Imagine you are trying to pattern match "stackoverflow".

You want the following:

 this is stackoverflow and it rocks [MATCH]

 stackoverflow is the best [MATCH]

 i love stackoverflow [MATCH]

 typostackoverflow rules [NO MATCH]

 i love stackoverflowtypo [NO MATCH]

I know how to parse out stackoverflow if it has spaces on both sites using:

/\s(stackoverflow)\s/

Same with if its at the start or end of a string:

/^(stackoverflow)\s/

/\s(stackoverflow)$/

But how do you specify "space or end of string" and "space or start of string" using a regular expression?

4
regexpreg-match

4 Answers

201
votes

You can use any of the following:

\b      #A word break and will work for both spaces and end of lines.
(^|\s)  #the | means or. () is a capturing group. 


/\b(stackoverflow)\b/

Also, if you don't want to include the space in your match, you can use lookbehind/aheads.

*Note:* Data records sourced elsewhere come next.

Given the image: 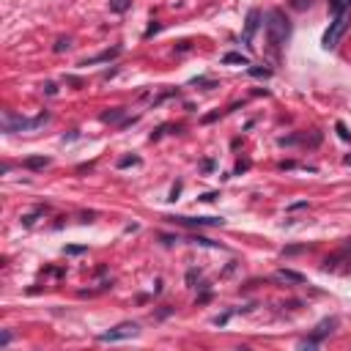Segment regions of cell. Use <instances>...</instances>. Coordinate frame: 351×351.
<instances>
[{"mask_svg": "<svg viewBox=\"0 0 351 351\" xmlns=\"http://www.w3.org/2000/svg\"><path fill=\"white\" fill-rule=\"evenodd\" d=\"M258 28H261V11L258 8H250L247 11V20H244V36H241V42L247 44H253V36L258 33Z\"/></svg>", "mask_w": 351, "mask_h": 351, "instance_id": "8992f818", "label": "cell"}, {"mask_svg": "<svg viewBox=\"0 0 351 351\" xmlns=\"http://www.w3.org/2000/svg\"><path fill=\"white\" fill-rule=\"evenodd\" d=\"M63 253L66 255H80V253H85V247L83 244H71V247H63Z\"/></svg>", "mask_w": 351, "mask_h": 351, "instance_id": "d6986e66", "label": "cell"}, {"mask_svg": "<svg viewBox=\"0 0 351 351\" xmlns=\"http://www.w3.org/2000/svg\"><path fill=\"white\" fill-rule=\"evenodd\" d=\"M250 77H258V80H269L272 77V69H263V66H250Z\"/></svg>", "mask_w": 351, "mask_h": 351, "instance_id": "9a60e30c", "label": "cell"}, {"mask_svg": "<svg viewBox=\"0 0 351 351\" xmlns=\"http://www.w3.org/2000/svg\"><path fill=\"white\" fill-rule=\"evenodd\" d=\"M266 39H269V44L277 49L291 39V22L280 8H272L266 14Z\"/></svg>", "mask_w": 351, "mask_h": 351, "instance_id": "6da1fadb", "label": "cell"}, {"mask_svg": "<svg viewBox=\"0 0 351 351\" xmlns=\"http://www.w3.org/2000/svg\"><path fill=\"white\" fill-rule=\"evenodd\" d=\"M132 165H140L138 157H124L121 162H118V167H132Z\"/></svg>", "mask_w": 351, "mask_h": 351, "instance_id": "ac0fdd59", "label": "cell"}, {"mask_svg": "<svg viewBox=\"0 0 351 351\" xmlns=\"http://www.w3.org/2000/svg\"><path fill=\"white\" fill-rule=\"evenodd\" d=\"M335 327H337V318H335V316H332V318H324V321L316 324L313 337H316V340H324L327 335H332V332H335Z\"/></svg>", "mask_w": 351, "mask_h": 351, "instance_id": "52a82bcc", "label": "cell"}, {"mask_svg": "<svg viewBox=\"0 0 351 351\" xmlns=\"http://www.w3.org/2000/svg\"><path fill=\"white\" fill-rule=\"evenodd\" d=\"M121 55V47H113V49H107V52H99L96 58H88V61H83L80 66H94V63H107V61H113V58H118Z\"/></svg>", "mask_w": 351, "mask_h": 351, "instance_id": "ba28073f", "label": "cell"}, {"mask_svg": "<svg viewBox=\"0 0 351 351\" xmlns=\"http://www.w3.org/2000/svg\"><path fill=\"white\" fill-rule=\"evenodd\" d=\"M192 244H200V247H222L220 241H211V239H203V236H192Z\"/></svg>", "mask_w": 351, "mask_h": 351, "instance_id": "2e32d148", "label": "cell"}, {"mask_svg": "<svg viewBox=\"0 0 351 351\" xmlns=\"http://www.w3.org/2000/svg\"><path fill=\"white\" fill-rule=\"evenodd\" d=\"M318 343H321V340H316V337L310 335V337H304V340H299V349H316Z\"/></svg>", "mask_w": 351, "mask_h": 351, "instance_id": "e0dca14e", "label": "cell"}, {"mask_svg": "<svg viewBox=\"0 0 351 351\" xmlns=\"http://www.w3.org/2000/svg\"><path fill=\"white\" fill-rule=\"evenodd\" d=\"M277 280H285V282H304V275H299V272H291V269H280V272H277Z\"/></svg>", "mask_w": 351, "mask_h": 351, "instance_id": "30bf717a", "label": "cell"}, {"mask_svg": "<svg viewBox=\"0 0 351 351\" xmlns=\"http://www.w3.org/2000/svg\"><path fill=\"white\" fill-rule=\"evenodd\" d=\"M346 28H349V11L335 14V17H332V22H329V28H327V33H324V39H321V47L324 49H335L337 42L343 39Z\"/></svg>", "mask_w": 351, "mask_h": 351, "instance_id": "3957f363", "label": "cell"}, {"mask_svg": "<svg viewBox=\"0 0 351 351\" xmlns=\"http://www.w3.org/2000/svg\"><path fill=\"white\" fill-rule=\"evenodd\" d=\"M214 198H220V195H217V192H206V195H200V200H203V203H211Z\"/></svg>", "mask_w": 351, "mask_h": 351, "instance_id": "cb8c5ba5", "label": "cell"}, {"mask_svg": "<svg viewBox=\"0 0 351 351\" xmlns=\"http://www.w3.org/2000/svg\"><path fill=\"white\" fill-rule=\"evenodd\" d=\"M337 135H340V140H346V143H349V140H351V132L346 129L343 124H337Z\"/></svg>", "mask_w": 351, "mask_h": 351, "instance_id": "44dd1931", "label": "cell"}, {"mask_svg": "<svg viewBox=\"0 0 351 351\" xmlns=\"http://www.w3.org/2000/svg\"><path fill=\"white\" fill-rule=\"evenodd\" d=\"M8 343H11V332L6 329V332H3V337H0V349H6Z\"/></svg>", "mask_w": 351, "mask_h": 351, "instance_id": "7402d4cb", "label": "cell"}, {"mask_svg": "<svg viewBox=\"0 0 351 351\" xmlns=\"http://www.w3.org/2000/svg\"><path fill=\"white\" fill-rule=\"evenodd\" d=\"M44 91L52 96V94H58V85H55V83H47V85H44Z\"/></svg>", "mask_w": 351, "mask_h": 351, "instance_id": "d4e9b609", "label": "cell"}, {"mask_svg": "<svg viewBox=\"0 0 351 351\" xmlns=\"http://www.w3.org/2000/svg\"><path fill=\"white\" fill-rule=\"evenodd\" d=\"M47 121H49V113H39L36 118H22V116H14V113H3V132H30V129H39Z\"/></svg>", "mask_w": 351, "mask_h": 351, "instance_id": "7a4b0ae2", "label": "cell"}, {"mask_svg": "<svg viewBox=\"0 0 351 351\" xmlns=\"http://www.w3.org/2000/svg\"><path fill=\"white\" fill-rule=\"evenodd\" d=\"M129 8H132V0H110V11H116V14H124Z\"/></svg>", "mask_w": 351, "mask_h": 351, "instance_id": "4fadbf2b", "label": "cell"}, {"mask_svg": "<svg viewBox=\"0 0 351 351\" xmlns=\"http://www.w3.org/2000/svg\"><path fill=\"white\" fill-rule=\"evenodd\" d=\"M222 63H239V66H250V58L241 55V52H228V55L222 58Z\"/></svg>", "mask_w": 351, "mask_h": 351, "instance_id": "7c38bea8", "label": "cell"}, {"mask_svg": "<svg viewBox=\"0 0 351 351\" xmlns=\"http://www.w3.org/2000/svg\"><path fill=\"white\" fill-rule=\"evenodd\" d=\"M313 0H294V8H310Z\"/></svg>", "mask_w": 351, "mask_h": 351, "instance_id": "603a6c76", "label": "cell"}, {"mask_svg": "<svg viewBox=\"0 0 351 351\" xmlns=\"http://www.w3.org/2000/svg\"><path fill=\"white\" fill-rule=\"evenodd\" d=\"M349 8H351V0H329L332 17H335V14H343V11H349Z\"/></svg>", "mask_w": 351, "mask_h": 351, "instance_id": "8fae6325", "label": "cell"}, {"mask_svg": "<svg viewBox=\"0 0 351 351\" xmlns=\"http://www.w3.org/2000/svg\"><path fill=\"white\" fill-rule=\"evenodd\" d=\"M346 165H351V157H346Z\"/></svg>", "mask_w": 351, "mask_h": 351, "instance_id": "484cf974", "label": "cell"}, {"mask_svg": "<svg viewBox=\"0 0 351 351\" xmlns=\"http://www.w3.org/2000/svg\"><path fill=\"white\" fill-rule=\"evenodd\" d=\"M69 47H71V39H58L55 52H63V49H69Z\"/></svg>", "mask_w": 351, "mask_h": 351, "instance_id": "ffe728a7", "label": "cell"}, {"mask_svg": "<svg viewBox=\"0 0 351 351\" xmlns=\"http://www.w3.org/2000/svg\"><path fill=\"white\" fill-rule=\"evenodd\" d=\"M173 225H184V228H203V225H222V217H167Z\"/></svg>", "mask_w": 351, "mask_h": 351, "instance_id": "5b68a950", "label": "cell"}, {"mask_svg": "<svg viewBox=\"0 0 351 351\" xmlns=\"http://www.w3.org/2000/svg\"><path fill=\"white\" fill-rule=\"evenodd\" d=\"M124 107H116V110H107V113H102V121L104 124H113V121H118V118L124 116Z\"/></svg>", "mask_w": 351, "mask_h": 351, "instance_id": "5bb4252c", "label": "cell"}, {"mask_svg": "<svg viewBox=\"0 0 351 351\" xmlns=\"http://www.w3.org/2000/svg\"><path fill=\"white\" fill-rule=\"evenodd\" d=\"M140 327L135 321H124V324H118V327H113V329L102 332L99 335V340L102 343H116V340H129V337H138Z\"/></svg>", "mask_w": 351, "mask_h": 351, "instance_id": "277c9868", "label": "cell"}, {"mask_svg": "<svg viewBox=\"0 0 351 351\" xmlns=\"http://www.w3.org/2000/svg\"><path fill=\"white\" fill-rule=\"evenodd\" d=\"M22 165L28 170H44V167H49V157H28Z\"/></svg>", "mask_w": 351, "mask_h": 351, "instance_id": "9c48e42d", "label": "cell"}]
</instances>
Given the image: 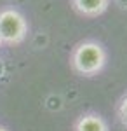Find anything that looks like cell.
<instances>
[{
    "mask_svg": "<svg viewBox=\"0 0 127 131\" xmlns=\"http://www.w3.org/2000/svg\"><path fill=\"white\" fill-rule=\"evenodd\" d=\"M0 131H7V129H4V128H0Z\"/></svg>",
    "mask_w": 127,
    "mask_h": 131,
    "instance_id": "cell-6",
    "label": "cell"
},
{
    "mask_svg": "<svg viewBox=\"0 0 127 131\" xmlns=\"http://www.w3.org/2000/svg\"><path fill=\"white\" fill-rule=\"evenodd\" d=\"M106 63V52L98 42H82L71 56V65L80 75H94Z\"/></svg>",
    "mask_w": 127,
    "mask_h": 131,
    "instance_id": "cell-1",
    "label": "cell"
},
{
    "mask_svg": "<svg viewBox=\"0 0 127 131\" xmlns=\"http://www.w3.org/2000/svg\"><path fill=\"white\" fill-rule=\"evenodd\" d=\"M118 117H120V122L127 126V96L122 100L120 107H118Z\"/></svg>",
    "mask_w": 127,
    "mask_h": 131,
    "instance_id": "cell-5",
    "label": "cell"
},
{
    "mask_svg": "<svg viewBox=\"0 0 127 131\" xmlns=\"http://www.w3.org/2000/svg\"><path fill=\"white\" fill-rule=\"evenodd\" d=\"M0 46H2V42H0Z\"/></svg>",
    "mask_w": 127,
    "mask_h": 131,
    "instance_id": "cell-7",
    "label": "cell"
},
{
    "mask_svg": "<svg viewBox=\"0 0 127 131\" xmlns=\"http://www.w3.org/2000/svg\"><path fill=\"white\" fill-rule=\"evenodd\" d=\"M28 31L26 19L14 9H5L0 12V42L19 44L24 40Z\"/></svg>",
    "mask_w": 127,
    "mask_h": 131,
    "instance_id": "cell-2",
    "label": "cell"
},
{
    "mask_svg": "<svg viewBox=\"0 0 127 131\" xmlns=\"http://www.w3.org/2000/svg\"><path fill=\"white\" fill-rule=\"evenodd\" d=\"M108 4H110V0H73L75 9L80 14L89 16V18L103 14L108 9Z\"/></svg>",
    "mask_w": 127,
    "mask_h": 131,
    "instance_id": "cell-3",
    "label": "cell"
},
{
    "mask_svg": "<svg viewBox=\"0 0 127 131\" xmlns=\"http://www.w3.org/2000/svg\"><path fill=\"white\" fill-rule=\"evenodd\" d=\"M75 131H108V126L103 117L96 114H87L77 121Z\"/></svg>",
    "mask_w": 127,
    "mask_h": 131,
    "instance_id": "cell-4",
    "label": "cell"
}]
</instances>
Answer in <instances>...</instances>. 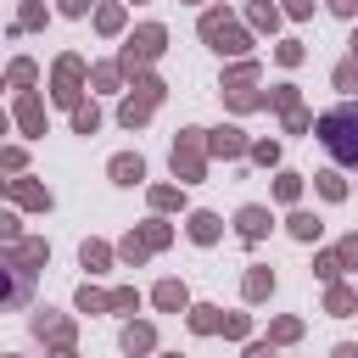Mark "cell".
Returning a JSON list of instances; mask_svg holds the SVG:
<instances>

(?<=\s|^)         #to look behind the match
(stackoverflow)   #the string you want. () optional
(?=\s|$)          #to look ahead.
84
votes

(^|\s) would match space or start of string and ($|\s) for space or end of string. Together it's:

(^|\s)stackoverflow($|\s)
21
votes

Here's what I would use:

 (?<!\S)stackoverflow(?!\S)

In other words, match "stackoverflow" if it's not preceded by a non-whitespace character and not followed by a non-whitespace character.

This is neater (IMO) than the "space-or-anchor" approach, and it doesn't assume the string starts and ends with word characters like the \b approach does.

7
votes

\b matches at word boundaries (without actually matching any characters), so the following should do what you want:

\bstackoverflow\b